According to statistics, it is generally considered that if we try to obtain an effective result in regression analysis, the sample size should meet the 10 EPV rule. Our study showed that if the training sample size for the LR algorithm was increased on the basis of the 10 EPV rule, the predicting performance would only be improved slightly. This result indirectly proved the 10 EPV rule. Although the RF algorithm has shown advantages in many studies, in this study, its performance was not better than that of the LR algorithm. This result suggested that if there were not some significant independent variables, it would also be difficult for the RF algorithm to display its power.

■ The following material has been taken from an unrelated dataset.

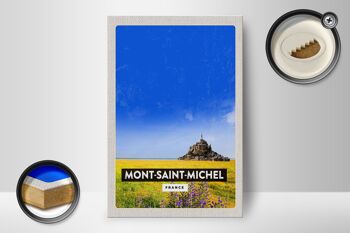 Panneau en bois voyage 12x18 cm Cathédrale du Mont-Saint-Michel France 2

In most previous studies on prediction models, the training dataset was almost always based on a single random sampling or date order; in fact, the number of sampling times was not specified in the statistics [5, 6]. However, in our study, the SDs reflected the instability that resulted from different samplings.

This study was based on clinical data from 353 patients with bAVMs; limitations in the sample size may affect the conclusions, and data were collected from a single center. The reliability and generality of the conclusions should be verified in a multicenter study.

Conclusions

Both the prediction model by LR algorithm or RF algorithm based on the current risk predictors are not ideal. Compared with sample size and algorithms, meaningful predictors are more important in establishing an accurate and stable predictive model.